What makes people people?
Being privileged could sometimes be a matter of perspective. Some argue it’s always. Counting your blessings and curses and seeing that the good stuff outweighs the bad could make one feel privileged somehow. And yet do we really count our blessings or is it just advice we give to comfort people who are on the brink of tying their nooses?
More often than not, I find myself questioning everything, and the meaning behind anything at all. Are there aliens? What happens to you after you get sucked by a black hole? How big could an anus get? Is there a life after death or do I just get reincarnated into a microbe? Don’t you tell me I’m alone in using such questions for self-interrogation. Anyway, I asked the first question in this post because of one true experience.
Days ago, I braved myself to see the world. Yes, I actually went out of the house. And not only that, I went to the busiest portion of the city where the majority of the people you’d see are the dirt poor.
Financially.
I thought at first it’s only the lack of financial prosperity, but when I looked closer I saw that the saddest thing is not how shabbily they dress, not even how they work in a space where you can literally smell the scent of shit wafting constantly, not even when I never saw these people give out a genuine smile to another person, no. I’m okay with a non-smiling person most times–I do that a lot myself. It’s the way they look at nothing, the nothingness of space, with eyes that reflect exactly that.
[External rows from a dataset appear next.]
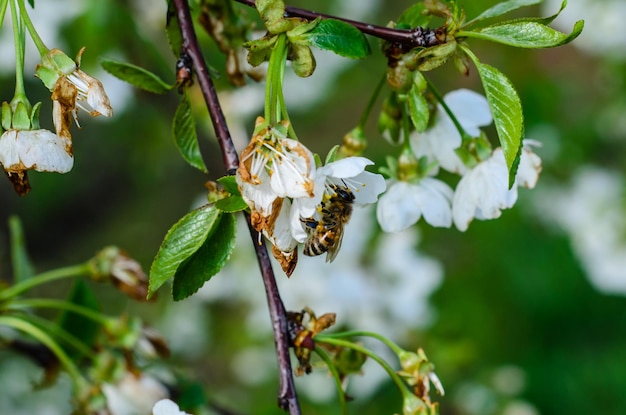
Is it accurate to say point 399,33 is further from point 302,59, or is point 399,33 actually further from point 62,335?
point 62,335

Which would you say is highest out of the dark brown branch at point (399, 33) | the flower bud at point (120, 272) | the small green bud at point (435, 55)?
the dark brown branch at point (399, 33)

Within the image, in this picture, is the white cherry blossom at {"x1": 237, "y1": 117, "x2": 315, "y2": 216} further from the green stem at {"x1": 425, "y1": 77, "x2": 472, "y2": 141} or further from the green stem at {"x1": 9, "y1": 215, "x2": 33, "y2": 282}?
the green stem at {"x1": 9, "y1": 215, "x2": 33, "y2": 282}

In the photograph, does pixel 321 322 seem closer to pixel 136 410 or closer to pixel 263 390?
pixel 136 410

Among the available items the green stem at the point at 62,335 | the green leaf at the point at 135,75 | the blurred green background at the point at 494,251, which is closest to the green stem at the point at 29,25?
the green leaf at the point at 135,75

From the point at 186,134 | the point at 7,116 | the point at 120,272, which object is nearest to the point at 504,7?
the point at 186,134

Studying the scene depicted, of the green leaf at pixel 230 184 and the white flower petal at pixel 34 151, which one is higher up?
the white flower petal at pixel 34 151

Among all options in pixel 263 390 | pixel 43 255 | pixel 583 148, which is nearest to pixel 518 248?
pixel 583 148

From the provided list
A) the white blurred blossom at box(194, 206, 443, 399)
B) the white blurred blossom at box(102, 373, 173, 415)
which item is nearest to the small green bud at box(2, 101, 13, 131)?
the white blurred blossom at box(102, 373, 173, 415)

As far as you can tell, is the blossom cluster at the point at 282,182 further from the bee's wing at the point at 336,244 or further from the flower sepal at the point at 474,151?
the flower sepal at the point at 474,151
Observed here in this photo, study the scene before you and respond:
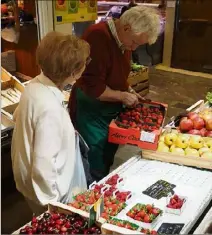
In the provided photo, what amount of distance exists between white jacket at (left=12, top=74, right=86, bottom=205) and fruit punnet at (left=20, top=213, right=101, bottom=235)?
208mm

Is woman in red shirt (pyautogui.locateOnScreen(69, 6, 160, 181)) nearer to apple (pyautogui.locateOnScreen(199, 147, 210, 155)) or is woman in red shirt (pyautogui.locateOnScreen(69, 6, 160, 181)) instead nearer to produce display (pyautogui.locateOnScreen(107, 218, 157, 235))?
apple (pyautogui.locateOnScreen(199, 147, 210, 155))

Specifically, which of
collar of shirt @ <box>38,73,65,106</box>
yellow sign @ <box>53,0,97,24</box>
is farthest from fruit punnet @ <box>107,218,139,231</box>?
yellow sign @ <box>53,0,97,24</box>

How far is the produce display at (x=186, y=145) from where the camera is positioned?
2343 mm

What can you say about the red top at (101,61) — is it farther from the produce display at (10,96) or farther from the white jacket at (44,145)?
the produce display at (10,96)

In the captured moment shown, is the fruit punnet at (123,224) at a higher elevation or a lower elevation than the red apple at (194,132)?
higher

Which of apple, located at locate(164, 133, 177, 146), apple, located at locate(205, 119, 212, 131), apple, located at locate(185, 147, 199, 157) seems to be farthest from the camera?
apple, located at locate(205, 119, 212, 131)

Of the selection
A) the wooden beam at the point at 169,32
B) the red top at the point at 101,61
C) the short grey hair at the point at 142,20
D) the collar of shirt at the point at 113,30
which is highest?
the short grey hair at the point at 142,20

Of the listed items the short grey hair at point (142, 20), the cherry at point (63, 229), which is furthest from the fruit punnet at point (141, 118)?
the cherry at point (63, 229)

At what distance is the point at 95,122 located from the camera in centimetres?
271

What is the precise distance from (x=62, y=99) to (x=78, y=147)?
1.04 feet

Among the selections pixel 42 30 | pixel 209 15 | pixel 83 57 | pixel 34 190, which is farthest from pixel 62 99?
pixel 209 15

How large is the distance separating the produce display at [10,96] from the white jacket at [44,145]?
1546 millimetres

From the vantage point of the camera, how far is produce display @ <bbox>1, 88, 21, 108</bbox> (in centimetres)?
345

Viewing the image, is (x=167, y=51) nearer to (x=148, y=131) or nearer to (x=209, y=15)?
(x=209, y=15)
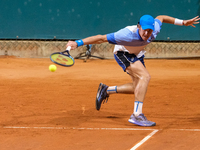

I thought I was not seeing people but their ghosts.
Not that I actually know how real ghosts look like. I still don’t know whether I’m lucky or not for that but I know seeing one would spook me out. So, determined to prove I was not in the ghost plane, I poked the watch repairman.
I actually touched something solid! But then he turned to me with those eyes. Nothing changed; it’s as hollow as ever.
That day, poverty stared at me. And I looked back.
So…
What makes people people? I don’t know, but despair seems to be a part of it. At least if those creatures I saw are actually people. Heh, I know they are–despair had already been an acquaintance to me, too.
But what I saw was already an excess.
I never intended to count my blessings. Forcing myself to look at reality that day made me do it nonetheless. Money is already a part of humanity, but we shouldn’t let it get the best of us. I know I am more privileged than some of those people–that I could still eat three times and even have some spare time to blog–so it’s easier for me to say that. Maybe. But I won’t take it back.
If it’s any consolation, people who have lots of money never escape despair either. It’s part of not just humanity, but of life. The earth despaired when Michael Jackson died (it did!), mama turtle despaired when a heron ate her newly-hatched turtling (or she didn’t because she wasn’t even there).
What I’m saying is, it’s normal to feel despair. But we should not let it defeat us because as long as you’re still [technically] alive you’ve got a shot at changing things. Yes, even the whole miserable condition you are living now.
Even despair.
It just really pains me seeing people, even total strangers, look at the world with those empty eyes. Is life really such a dreary phenomenon for them? It’s all such a waste. We don’t have the certainty of another life except this one we currently have. You might believe in an all-powerful benefactor or not but you’ve got to admit that life is a gift–one that doesn’t last. So I don’t really see the point of living it like you’d rather be dead.
All of us–rich, poor, ugly, beautiful, black, white, yellow, red, straight, crooked–are vulnerable to despair. But it’s up to you to wallow in it. Or you could always choose to look at the lighter side and might actually be happy.